- [Goal] Present the lines from the one containing "Given the options" through the end of the records, inclusive, as a Markdown table with the columns Row and Line, omitting blank lines and any pictures.

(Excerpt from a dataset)
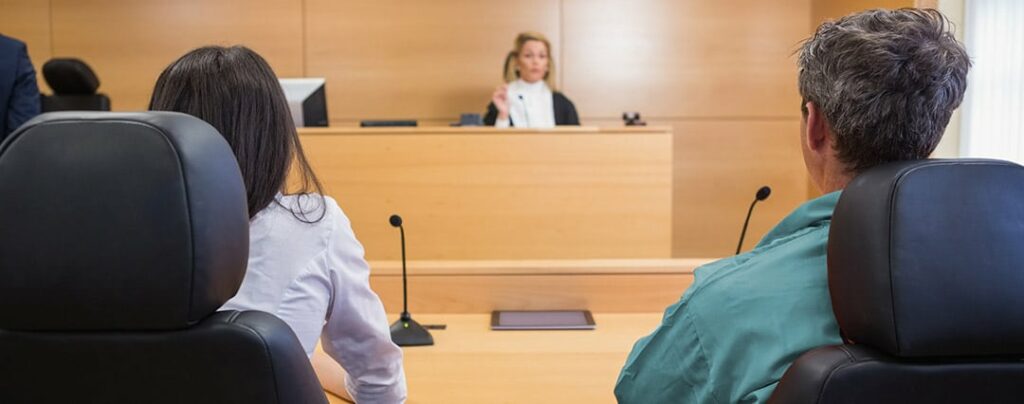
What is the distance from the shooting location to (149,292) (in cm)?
78

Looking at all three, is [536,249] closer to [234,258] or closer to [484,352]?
[484,352]

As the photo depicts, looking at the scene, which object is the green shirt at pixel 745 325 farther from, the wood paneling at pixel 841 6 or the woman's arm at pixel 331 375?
the wood paneling at pixel 841 6

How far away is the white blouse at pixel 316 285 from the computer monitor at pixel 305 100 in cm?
291

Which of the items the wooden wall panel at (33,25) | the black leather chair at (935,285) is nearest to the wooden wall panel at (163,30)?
the wooden wall panel at (33,25)

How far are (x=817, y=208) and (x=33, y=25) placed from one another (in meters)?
5.92

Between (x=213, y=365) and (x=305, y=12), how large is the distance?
16.8 ft

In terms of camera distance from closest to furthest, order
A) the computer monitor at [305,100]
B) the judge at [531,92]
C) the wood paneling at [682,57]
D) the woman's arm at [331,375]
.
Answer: the woman's arm at [331,375]
the computer monitor at [305,100]
the judge at [531,92]
the wood paneling at [682,57]

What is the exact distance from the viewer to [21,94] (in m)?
3.30

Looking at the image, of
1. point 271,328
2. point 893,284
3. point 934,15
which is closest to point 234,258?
point 271,328

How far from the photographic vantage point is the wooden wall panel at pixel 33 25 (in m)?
5.74

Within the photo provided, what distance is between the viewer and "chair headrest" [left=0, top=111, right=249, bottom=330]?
776 mm

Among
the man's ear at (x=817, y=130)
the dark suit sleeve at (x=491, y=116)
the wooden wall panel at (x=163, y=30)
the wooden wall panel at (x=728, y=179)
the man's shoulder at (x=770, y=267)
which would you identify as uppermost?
the wooden wall panel at (x=163, y=30)

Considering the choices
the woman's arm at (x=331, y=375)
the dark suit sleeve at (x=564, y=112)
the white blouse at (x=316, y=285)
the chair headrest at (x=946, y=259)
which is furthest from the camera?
the dark suit sleeve at (x=564, y=112)

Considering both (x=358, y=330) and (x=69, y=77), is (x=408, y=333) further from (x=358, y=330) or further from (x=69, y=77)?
(x=69, y=77)
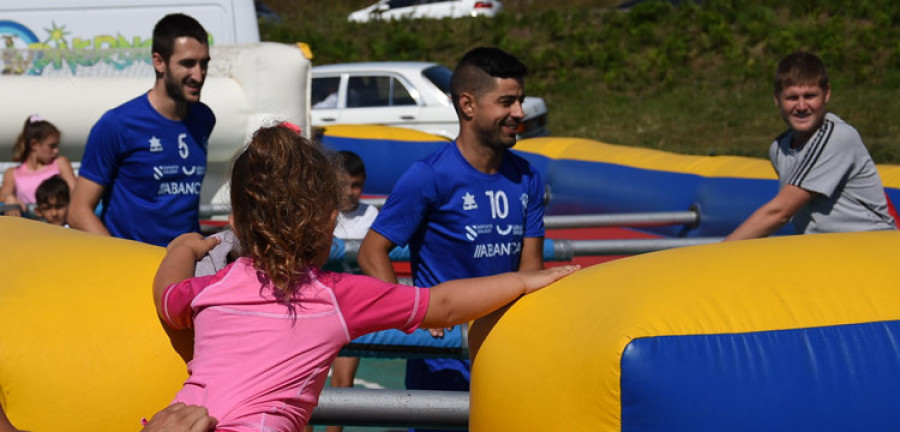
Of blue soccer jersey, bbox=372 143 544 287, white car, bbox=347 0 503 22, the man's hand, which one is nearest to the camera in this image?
the man's hand

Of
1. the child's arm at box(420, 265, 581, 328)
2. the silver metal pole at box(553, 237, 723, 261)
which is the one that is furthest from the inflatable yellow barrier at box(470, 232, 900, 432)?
the silver metal pole at box(553, 237, 723, 261)

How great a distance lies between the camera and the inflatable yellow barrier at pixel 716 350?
2.16 meters

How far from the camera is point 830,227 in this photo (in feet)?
12.8

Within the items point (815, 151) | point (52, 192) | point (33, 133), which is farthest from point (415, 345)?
point (33, 133)

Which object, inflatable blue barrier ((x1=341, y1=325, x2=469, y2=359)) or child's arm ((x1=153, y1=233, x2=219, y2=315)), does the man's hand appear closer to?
child's arm ((x1=153, y1=233, x2=219, y2=315))

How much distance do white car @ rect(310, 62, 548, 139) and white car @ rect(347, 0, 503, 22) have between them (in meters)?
8.51

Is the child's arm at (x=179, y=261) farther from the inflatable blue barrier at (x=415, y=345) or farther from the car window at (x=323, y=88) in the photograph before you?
the car window at (x=323, y=88)

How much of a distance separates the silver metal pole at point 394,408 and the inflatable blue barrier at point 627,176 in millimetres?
3464

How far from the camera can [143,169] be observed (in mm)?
4027

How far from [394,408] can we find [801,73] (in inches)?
81.6

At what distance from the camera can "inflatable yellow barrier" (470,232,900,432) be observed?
7.07ft

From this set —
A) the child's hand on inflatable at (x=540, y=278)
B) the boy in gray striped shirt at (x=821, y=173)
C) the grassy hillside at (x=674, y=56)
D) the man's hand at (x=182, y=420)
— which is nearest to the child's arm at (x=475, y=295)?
the child's hand on inflatable at (x=540, y=278)

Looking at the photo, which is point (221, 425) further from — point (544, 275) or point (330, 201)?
point (544, 275)

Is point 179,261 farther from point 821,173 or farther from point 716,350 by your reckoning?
point 821,173
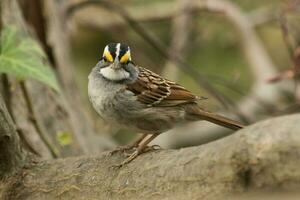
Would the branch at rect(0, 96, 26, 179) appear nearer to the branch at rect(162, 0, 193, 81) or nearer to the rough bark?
the rough bark

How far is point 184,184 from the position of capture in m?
3.35

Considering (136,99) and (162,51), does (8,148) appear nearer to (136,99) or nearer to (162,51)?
(136,99)

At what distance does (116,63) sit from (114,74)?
0.12 metres

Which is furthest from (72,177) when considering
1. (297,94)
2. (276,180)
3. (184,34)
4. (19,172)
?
(184,34)

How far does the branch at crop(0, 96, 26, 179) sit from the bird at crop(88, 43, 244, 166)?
1.98ft

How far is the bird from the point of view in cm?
439

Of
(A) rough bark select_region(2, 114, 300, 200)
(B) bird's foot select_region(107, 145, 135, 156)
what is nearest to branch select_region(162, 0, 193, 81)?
(B) bird's foot select_region(107, 145, 135, 156)

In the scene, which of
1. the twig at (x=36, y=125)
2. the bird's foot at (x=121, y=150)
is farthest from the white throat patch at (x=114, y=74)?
the twig at (x=36, y=125)

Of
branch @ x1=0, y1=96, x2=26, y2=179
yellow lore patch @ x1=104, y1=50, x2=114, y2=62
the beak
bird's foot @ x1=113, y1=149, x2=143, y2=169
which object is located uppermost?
yellow lore patch @ x1=104, y1=50, x2=114, y2=62

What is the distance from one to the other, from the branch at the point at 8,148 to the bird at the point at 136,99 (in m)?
0.60

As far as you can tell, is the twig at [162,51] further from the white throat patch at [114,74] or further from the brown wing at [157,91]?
the white throat patch at [114,74]

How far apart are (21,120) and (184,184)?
1.99 m

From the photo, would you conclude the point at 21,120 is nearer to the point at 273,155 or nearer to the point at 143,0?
the point at 273,155

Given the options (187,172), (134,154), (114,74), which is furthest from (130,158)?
(114,74)
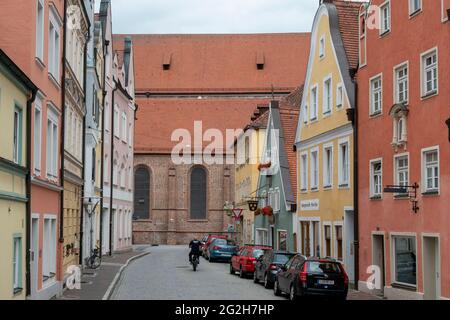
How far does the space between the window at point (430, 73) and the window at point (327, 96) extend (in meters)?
8.22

- [Answer to the exercise]
| Row | Line |
|---|---|
| 1 | Given the options (187,172), (134,154), (114,74), which is furthest from (130,158)? |
| 2 | (114,74) |
| 3 | How far does the space between the window at point (430, 73) and the window at point (327, 96) extend (in meters)? |
| 4 | 8.22 |